Seasons come and go and holidays pass us by but today I am reminded to never take the harvest time for granted. One of humanity’s Achilles heels is pride, and harvest time is a great reminder of this. If there were no harvest, we would not be able to eat. God is so kind to provide rain and sunshine over the whole earth so that we can enjoy a harvest that supplies us for months and months until the next harvest. Listen to these words of Jesus:
He causes his sun to rise on the evil and the good, and sends rain on the righteous and the unrighteous. -Matthew 5:45
And the prophet Isaiah offers this insight on the harvest:
You have enlarged the nation
and increased their joy;
they rejoice before you
as people rejoice at the harvest… -Isaiah 4:3
I want to introduce you a section of a sermon by C.H. Spurgeon that gives me pause during this time of harvest. He was a pastor in London in the late 1800’s, but he had a real affinity for the countryside and the outdoors. Compiled in a book called, Farm Sermons, you can read some of his messages to country congregations. They are very insightful, especially to urban dwellers who, in his words, live in a world surrounded by “dungy bricks.” I hope you enjoy his reflection on why we should never take the harvest time for granted.
We are singularly dependent on God; far more so than most of us imagine. When the children of Israel were in the wilderness they went forth every morning and gathered the manna (See Exodus 16:1-5). Our manna does not come to us every morning, but it comes to us once a year. It is as much a heavenly supply as if it lay like a hoar-frost round about the camp.
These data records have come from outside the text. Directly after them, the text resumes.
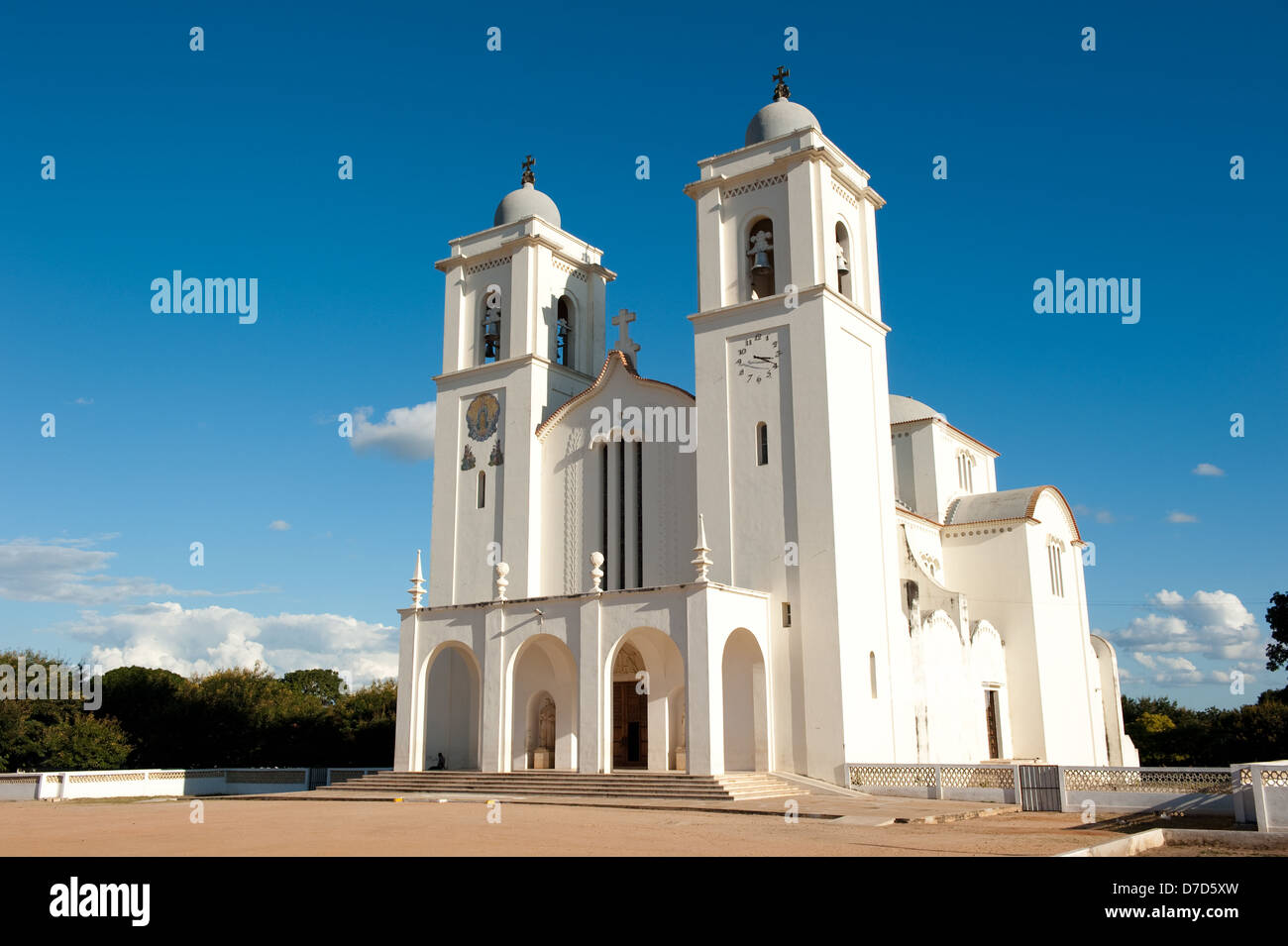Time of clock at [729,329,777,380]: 3:19
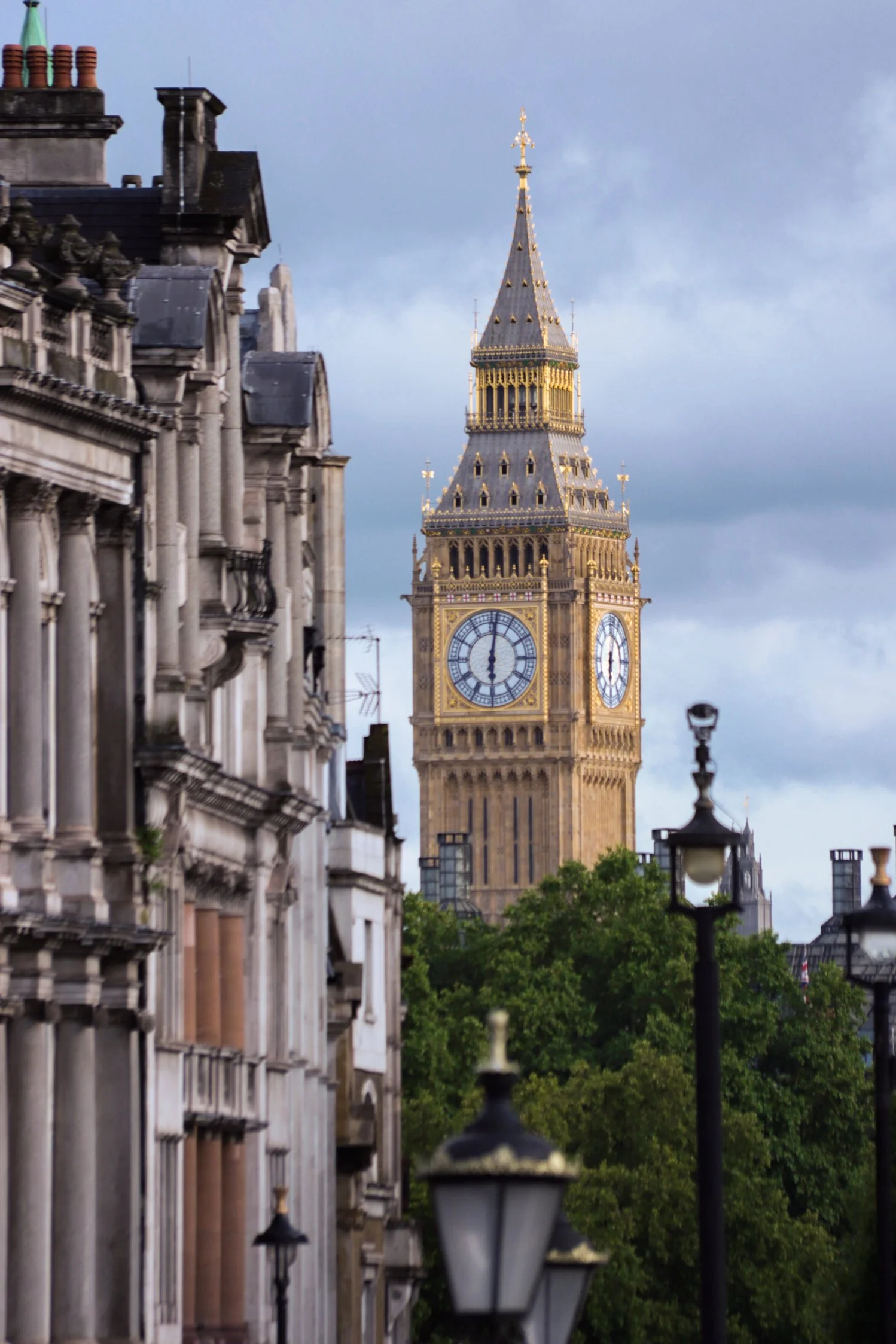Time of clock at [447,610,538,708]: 6:01
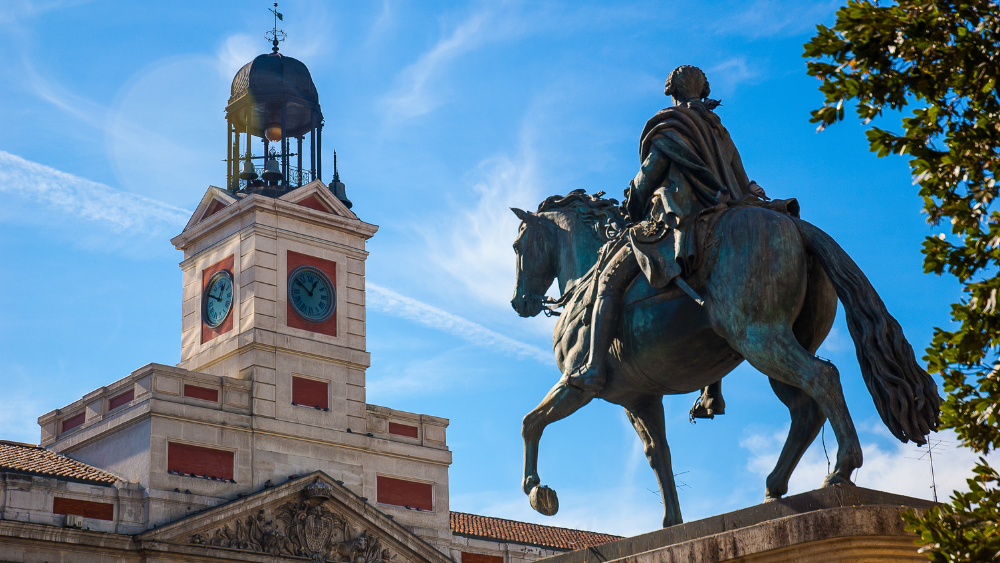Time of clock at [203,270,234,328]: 12:49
If we went out into the field and gathered food which dropped from the clouds we should think it a great miracle; and is it not as great a marvel that our bread should come up from the earth as that it should come down from the sky? The same God who bade the heavens drop with angels’ food bids the dull earth in its due season yield corn for mankind.
Therefore, whenever we find that harvest comes, let us be grateful to God, and let us not suffer the season to pass over without psalms of thanksgiving. I believe I shall be correct if I say that there is never in the world, as a rule, more than sixteen months’ supply of food; that is to say, when the harvest is gathered in, there may be sixteen months’ supply; but at the time of the harvest there is not usually enough wheat in the whole world to last the population more than four or five months; so that if the harvest did not come we should be on the verge of famine. We live still from hand to mouth. Let us pause and bless God, and let the joy of the harvest be the joy of gratitude.
-C.H. Spurgeon, Farm Sermons, p. 225.